● What this task involves
Your task is to reproduce the material exactly.

● Data for processing
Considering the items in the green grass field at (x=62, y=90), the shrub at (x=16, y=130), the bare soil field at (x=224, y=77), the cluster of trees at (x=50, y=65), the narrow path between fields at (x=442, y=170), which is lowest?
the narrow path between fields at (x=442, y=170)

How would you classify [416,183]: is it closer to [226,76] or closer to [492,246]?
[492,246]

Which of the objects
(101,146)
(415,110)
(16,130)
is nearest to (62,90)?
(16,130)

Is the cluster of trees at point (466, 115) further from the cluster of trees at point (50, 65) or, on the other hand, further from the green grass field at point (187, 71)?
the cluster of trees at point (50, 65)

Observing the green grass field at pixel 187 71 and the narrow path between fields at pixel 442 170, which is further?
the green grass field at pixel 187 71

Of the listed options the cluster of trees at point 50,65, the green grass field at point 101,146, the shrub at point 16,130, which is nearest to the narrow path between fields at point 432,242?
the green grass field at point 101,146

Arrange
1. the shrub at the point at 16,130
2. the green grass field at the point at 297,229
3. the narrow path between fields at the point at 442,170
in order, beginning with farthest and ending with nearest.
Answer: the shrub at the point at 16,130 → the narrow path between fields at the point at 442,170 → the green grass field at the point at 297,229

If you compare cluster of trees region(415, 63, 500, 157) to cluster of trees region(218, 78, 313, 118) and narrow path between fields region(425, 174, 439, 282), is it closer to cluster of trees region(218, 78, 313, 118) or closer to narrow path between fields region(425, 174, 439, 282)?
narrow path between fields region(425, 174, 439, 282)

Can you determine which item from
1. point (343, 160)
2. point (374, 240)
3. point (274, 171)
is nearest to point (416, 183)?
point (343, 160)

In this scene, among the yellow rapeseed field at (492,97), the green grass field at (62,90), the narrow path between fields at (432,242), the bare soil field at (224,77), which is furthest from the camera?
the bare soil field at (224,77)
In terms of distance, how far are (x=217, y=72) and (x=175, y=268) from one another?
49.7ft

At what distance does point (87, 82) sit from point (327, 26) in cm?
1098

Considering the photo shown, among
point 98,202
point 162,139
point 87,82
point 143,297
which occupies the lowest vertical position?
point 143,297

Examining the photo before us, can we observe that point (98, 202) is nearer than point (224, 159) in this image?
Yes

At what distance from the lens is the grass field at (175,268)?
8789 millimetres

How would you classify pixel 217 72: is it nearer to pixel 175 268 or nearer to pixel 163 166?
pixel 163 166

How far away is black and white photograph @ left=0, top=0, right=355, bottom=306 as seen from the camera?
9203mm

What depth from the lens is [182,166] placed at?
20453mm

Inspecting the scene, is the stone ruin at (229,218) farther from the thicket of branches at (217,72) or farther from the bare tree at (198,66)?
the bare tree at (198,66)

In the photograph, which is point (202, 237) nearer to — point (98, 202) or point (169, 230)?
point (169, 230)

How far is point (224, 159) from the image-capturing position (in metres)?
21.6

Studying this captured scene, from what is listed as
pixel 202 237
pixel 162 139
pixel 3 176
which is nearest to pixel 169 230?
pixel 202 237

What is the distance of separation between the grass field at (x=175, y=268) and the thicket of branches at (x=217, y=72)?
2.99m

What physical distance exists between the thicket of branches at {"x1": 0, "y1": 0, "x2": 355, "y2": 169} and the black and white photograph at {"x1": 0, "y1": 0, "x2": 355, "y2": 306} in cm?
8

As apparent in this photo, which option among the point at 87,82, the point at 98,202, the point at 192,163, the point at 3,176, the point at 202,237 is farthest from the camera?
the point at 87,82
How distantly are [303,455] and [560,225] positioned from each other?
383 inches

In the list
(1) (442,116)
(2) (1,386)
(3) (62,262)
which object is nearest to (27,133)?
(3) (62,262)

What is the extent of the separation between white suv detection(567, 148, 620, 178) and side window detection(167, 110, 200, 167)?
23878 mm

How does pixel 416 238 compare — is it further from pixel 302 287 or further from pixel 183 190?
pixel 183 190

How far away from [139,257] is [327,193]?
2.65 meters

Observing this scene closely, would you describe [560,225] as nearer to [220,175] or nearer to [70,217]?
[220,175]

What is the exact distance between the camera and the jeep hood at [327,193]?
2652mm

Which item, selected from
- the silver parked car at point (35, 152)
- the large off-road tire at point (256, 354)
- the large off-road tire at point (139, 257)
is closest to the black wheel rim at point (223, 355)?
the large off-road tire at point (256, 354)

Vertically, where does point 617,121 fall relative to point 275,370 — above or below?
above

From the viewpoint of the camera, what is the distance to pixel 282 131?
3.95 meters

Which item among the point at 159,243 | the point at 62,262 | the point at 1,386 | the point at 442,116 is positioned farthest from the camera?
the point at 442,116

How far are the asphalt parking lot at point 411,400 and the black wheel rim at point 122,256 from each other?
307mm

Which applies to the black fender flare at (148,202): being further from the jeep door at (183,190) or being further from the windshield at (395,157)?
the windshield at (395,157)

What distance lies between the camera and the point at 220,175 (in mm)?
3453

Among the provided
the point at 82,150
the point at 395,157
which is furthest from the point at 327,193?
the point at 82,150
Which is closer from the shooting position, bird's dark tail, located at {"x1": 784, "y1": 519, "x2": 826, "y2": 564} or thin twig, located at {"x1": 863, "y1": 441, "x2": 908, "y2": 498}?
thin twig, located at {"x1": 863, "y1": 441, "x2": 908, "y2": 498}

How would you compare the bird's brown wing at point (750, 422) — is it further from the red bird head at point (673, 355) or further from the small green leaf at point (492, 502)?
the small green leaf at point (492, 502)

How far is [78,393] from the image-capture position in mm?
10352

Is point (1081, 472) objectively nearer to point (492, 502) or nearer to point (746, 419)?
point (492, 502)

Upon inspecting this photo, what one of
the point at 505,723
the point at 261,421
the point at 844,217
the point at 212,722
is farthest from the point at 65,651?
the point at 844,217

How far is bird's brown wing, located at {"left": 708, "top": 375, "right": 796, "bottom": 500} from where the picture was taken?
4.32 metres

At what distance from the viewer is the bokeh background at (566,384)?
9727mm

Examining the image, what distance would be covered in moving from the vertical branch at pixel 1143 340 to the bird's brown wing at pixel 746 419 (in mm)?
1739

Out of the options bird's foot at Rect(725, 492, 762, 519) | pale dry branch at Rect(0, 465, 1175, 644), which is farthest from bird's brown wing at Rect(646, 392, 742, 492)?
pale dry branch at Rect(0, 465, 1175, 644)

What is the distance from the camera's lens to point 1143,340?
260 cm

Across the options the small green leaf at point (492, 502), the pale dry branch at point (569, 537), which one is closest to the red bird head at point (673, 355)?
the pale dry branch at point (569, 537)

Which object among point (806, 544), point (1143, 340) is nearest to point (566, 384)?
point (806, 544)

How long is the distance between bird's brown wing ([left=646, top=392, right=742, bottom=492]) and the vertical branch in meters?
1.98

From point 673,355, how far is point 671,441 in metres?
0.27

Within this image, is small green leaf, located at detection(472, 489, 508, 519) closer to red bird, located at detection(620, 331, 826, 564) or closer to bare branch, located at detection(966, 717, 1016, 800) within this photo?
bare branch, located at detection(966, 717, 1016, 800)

● The solution
Considering the items in the green grass field at (x=62, y=90), the shrub at (x=16, y=130), the bare soil field at (x=224, y=77), the cluster of trees at (x=50, y=65), the narrow path between fields at (x=442, y=170), which is lowest?
the narrow path between fields at (x=442, y=170)

How would you classify [416,183]: is it closer to [226,76] or closer to [492,246]?
[492,246]

Which of the objects
(101,146)
(415,110)
(16,130)
is nearest to (62,90)?
(16,130)

Is the cluster of trees at point (466, 115) further from the cluster of trees at point (50, 65) or, on the other hand, further from the green grass field at point (187, 71)?
the cluster of trees at point (50, 65)

Observing the green grass field at pixel 187 71 and the narrow path between fields at pixel 442 170, which is further?
the green grass field at pixel 187 71

Of the listed options the cluster of trees at point 50,65, the green grass field at point 101,146, the shrub at point 16,130, which is nearest to the narrow path between fields at point 432,242?
the green grass field at point 101,146

Arrange
1. the shrub at the point at 16,130
2. the green grass field at the point at 297,229
3. the narrow path between fields at the point at 442,170
in order, beginning with farthest and ending with nearest.
Answer: the shrub at the point at 16,130 → the narrow path between fields at the point at 442,170 → the green grass field at the point at 297,229

If you compare cluster of trees region(415, 63, 500, 157) to cluster of trees region(218, 78, 313, 118) and narrow path between fields region(425, 174, 439, 282), is it closer to cluster of trees region(218, 78, 313, 118) or closer to narrow path between fields region(425, 174, 439, 282)?
narrow path between fields region(425, 174, 439, 282)

Can you determine which item from
1. point (343, 160)
2. point (374, 240)
3. point (274, 171)
is nearest to point (416, 183)?
point (343, 160)

In this scene, among the yellow rapeseed field at (492,97), the green grass field at (62,90), the narrow path between fields at (432,242), the bare soil field at (224,77), which is furthest from the camera?
the bare soil field at (224,77)
In terms of distance, how far are (x=217, y=72) and (x=175, y=268) from one another?
49.7ft

At what distance does point (87, 82) sit from point (327, 26) in cm?
1098

Considering the photo shown, among
point 98,202
point 162,139
point 87,82
point 143,297
which occupies the lowest vertical position?
point 143,297

Examining the photo before us, can we observe that point (98, 202) is nearer than point (224, 159) in this image?
Yes

At what distance from the lens is the grass field at (175,268)?
8789 millimetres

How would you classify pixel 217 72: is it nearer to pixel 175 268 or nearer to pixel 163 166?
pixel 163 166

How far away is black and white photograph @ left=0, top=0, right=355, bottom=306 as seen from the camera?
9203mm

What depth from the lens is [182,166] placed at?
20453mm

Inspecting the scene, is the stone ruin at (229,218) farther from the thicket of branches at (217,72) or farther from the bare tree at (198,66)?
the bare tree at (198,66)

In the photograph, which is point (202, 237) nearer to — point (98, 202) or point (169, 230)?
point (169, 230)

How far is point (224, 159) from the image-capturing position (in metres)?
21.6

Studying this captured scene, from what is listed as
pixel 202 237
pixel 162 139
pixel 3 176
which is nearest to pixel 169 230?
pixel 202 237

What is the distance of separation between the grass field at (x=175, y=268) and the thicket of branches at (x=217, y=72)?
2.99m

What physical distance exists between the thicket of branches at {"x1": 0, "y1": 0, "x2": 355, "y2": 169} and the black and white photograph at {"x1": 0, "y1": 0, "x2": 355, "y2": 306} in cm?
8

As apparent in this photo, which option among the point at 87,82, the point at 98,202, the point at 192,163, the point at 3,176, the point at 202,237 is farthest from the camera?
the point at 87,82
How distantly are [303,455] and [560,225] positioned from each other?
383 inches

In the list
(1) (442,116)
(2) (1,386)
(3) (62,262)
which object is nearest to (27,133)?
(3) (62,262)

What is the extent of the separation between white suv detection(567, 148, 620, 178) and side window detection(167, 110, 200, 167)?
23878 mm

How does pixel 416 238 compare — is it further from pixel 302 287 or further from pixel 183 190?
pixel 183 190

How far away from [139,257] is [327,193]?
2.65 meters

Observing this scene closely, would you describe [560,225] as nearer to [220,175] or nearer to [70,217]?
[220,175]

What is the exact distance between the camera and the jeep hood at [327,193]?
2652mm

Which item, selected from
- the silver parked car at point (35, 152)
- the large off-road tire at point (256, 354)
- the large off-road tire at point (139, 257)
is closest to the black wheel rim at point (223, 355)?
the large off-road tire at point (256, 354)

Vertically, where does point 617,121 fall relative to point 275,370 — above or below?
above

From the viewpoint of the camera, what is the distance to pixel 282 131?
3.95 meters

Which item among the point at 159,243 | the point at 62,262 | the point at 1,386 | the point at 442,116 is positioned farthest from the camera?
the point at 442,116

How far are the asphalt parking lot at point 411,400 and the black wheel rim at point 122,256 from each other?
307mm

Which applies to the black fender flare at (148,202): being further from the jeep door at (183,190) or being further from the windshield at (395,157)?
the windshield at (395,157)

What distance lies between the camera and the point at 220,175 (in mm)?
3453

Among the provided
the point at 82,150
the point at 395,157
which is furthest from the point at 327,193?
the point at 82,150
Which is closer from the shooting position, bird's dark tail, located at {"x1": 784, "y1": 519, "x2": 826, "y2": 564} or thin twig, located at {"x1": 863, "y1": 441, "x2": 908, "y2": 498}?
thin twig, located at {"x1": 863, "y1": 441, "x2": 908, "y2": 498}

How would you compare the bird's brown wing at point (750, 422) — is it further from the red bird head at point (673, 355) or further from the small green leaf at point (492, 502)?
the small green leaf at point (492, 502)

How far is [78,393] from the image-capture position in mm?
10352

Is point (1081, 472) objectively nearer to point (492, 502) or nearer to point (746, 419)?
point (492, 502)

Upon inspecting this photo, what one of
the point at 505,723
the point at 261,421
the point at 844,217
the point at 212,722
is farthest from the point at 65,651?
the point at 844,217

How far is bird's brown wing, located at {"left": 708, "top": 375, "right": 796, "bottom": 500} from where the picture was taken?
4.32 metres

At what distance from the viewer is the bokeh background at (566,384)?
9727mm

Examining the image, what distance would be covered in moving from the vertical branch at pixel 1143 340 to the bird's brown wing at pixel 746 419 (in mm)?
1739

Out of the options bird's foot at Rect(725, 492, 762, 519) | pale dry branch at Rect(0, 465, 1175, 644), which is farthest from bird's brown wing at Rect(646, 392, 742, 492)?
pale dry branch at Rect(0, 465, 1175, 644)

What is the distance from the camera's lens to point 1143,340?
260 cm

Across the options the small green leaf at point (492, 502), the pale dry branch at point (569, 537), which one is closest to the red bird head at point (673, 355)?
the pale dry branch at point (569, 537)

Which object among point (806, 544), point (1143, 340) is nearest to point (566, 384)?
point (806, 544)

How long is the distance between bird's brown wing ([left=646, top=392, right=742, bottom=492]) and the vertical branch in meters?
1.98

From point 673,355, how far is point 671,441 in metres?
0.27

Within this image, is small green leaf, located at detection(472, 489, 508, 519) closer to red bird, located at detection(620, 331, 826, 564) or closer to bare branch, located at detection(966, 717, 1016, 800) within this photo?
bare branch, located at detection(966, 717, 1016, 800)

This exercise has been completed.